It’s rare in Canadian politics that parties on right, centre and left align uniformly on an issue: Carbon taxes are so out.
In one of his first acts as Prime Minster, Mark Carney eliminated the federal mandate for a carbon tax on consumer goods. It’s done the Liberals wonders in de-fanging their Conservative rivals in the federal election. And more than 17 years after B.C. became a leader in putting a price on pollution, NDP Premier David Eby announced this week that the province's carbon tax would be reduced to $0 for consumers.
We congratulate them all on arriving at this cynical and politically self-serving conclusion.

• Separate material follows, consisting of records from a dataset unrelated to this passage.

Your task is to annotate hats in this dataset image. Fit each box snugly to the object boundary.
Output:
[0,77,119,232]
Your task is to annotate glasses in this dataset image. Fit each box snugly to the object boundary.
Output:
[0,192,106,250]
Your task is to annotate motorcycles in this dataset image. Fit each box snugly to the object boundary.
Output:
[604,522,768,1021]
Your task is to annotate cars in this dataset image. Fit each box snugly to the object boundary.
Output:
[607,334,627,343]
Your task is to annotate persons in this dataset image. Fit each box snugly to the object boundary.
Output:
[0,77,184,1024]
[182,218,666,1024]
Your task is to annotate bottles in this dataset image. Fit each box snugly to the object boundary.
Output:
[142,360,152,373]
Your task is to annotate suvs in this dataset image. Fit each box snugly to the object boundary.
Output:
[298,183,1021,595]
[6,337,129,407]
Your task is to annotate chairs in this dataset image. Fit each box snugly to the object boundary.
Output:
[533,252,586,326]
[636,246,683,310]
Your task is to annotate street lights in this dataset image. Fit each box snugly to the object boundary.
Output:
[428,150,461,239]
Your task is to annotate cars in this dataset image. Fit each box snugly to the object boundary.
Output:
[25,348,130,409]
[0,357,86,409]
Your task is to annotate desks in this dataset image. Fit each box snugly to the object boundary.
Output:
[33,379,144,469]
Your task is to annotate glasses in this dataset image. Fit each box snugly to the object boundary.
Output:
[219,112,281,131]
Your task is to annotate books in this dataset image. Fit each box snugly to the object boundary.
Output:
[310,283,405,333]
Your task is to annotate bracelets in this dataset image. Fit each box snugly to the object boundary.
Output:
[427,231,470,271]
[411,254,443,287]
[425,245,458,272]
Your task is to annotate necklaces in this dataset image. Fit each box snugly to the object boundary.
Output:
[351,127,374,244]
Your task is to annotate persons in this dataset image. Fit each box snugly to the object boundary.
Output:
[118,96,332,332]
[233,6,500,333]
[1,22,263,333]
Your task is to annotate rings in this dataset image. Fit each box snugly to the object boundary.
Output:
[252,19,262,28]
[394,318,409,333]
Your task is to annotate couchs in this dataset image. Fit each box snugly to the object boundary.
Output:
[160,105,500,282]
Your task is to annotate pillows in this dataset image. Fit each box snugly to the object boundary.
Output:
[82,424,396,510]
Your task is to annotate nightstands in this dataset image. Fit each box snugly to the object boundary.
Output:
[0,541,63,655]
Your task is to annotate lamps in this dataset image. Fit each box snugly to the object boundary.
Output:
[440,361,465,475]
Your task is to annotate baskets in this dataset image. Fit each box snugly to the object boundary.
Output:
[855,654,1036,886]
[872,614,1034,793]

No tax is ever going to be popular. That goes doubly so in an era of runaway housing and grocery costs.
But the beauty of the carbon tax was that it was, to some degree, optional. Its entire point was to spur industry and consumers alike to make decisions that were better for the health of the planet – heat pumps instead of gas furnaces, EVs instead of V8s. As long as pollution is free, people will opt to do more of it.
And not one of our political leaders has offered up a clear alternative path to meet to our decarbonization commitments, which our children and grandchildren are depending on us to find.
Every dollar we save ourselves in Carbon Tax today, they will pay back tenfold. We save 17 cents per litre of gas and their climate becomes increasingly hostile to infrastructure, agriculture and biodiversity.
Future generations would be much better served if today’s leaders weren’t carbon copies of each other.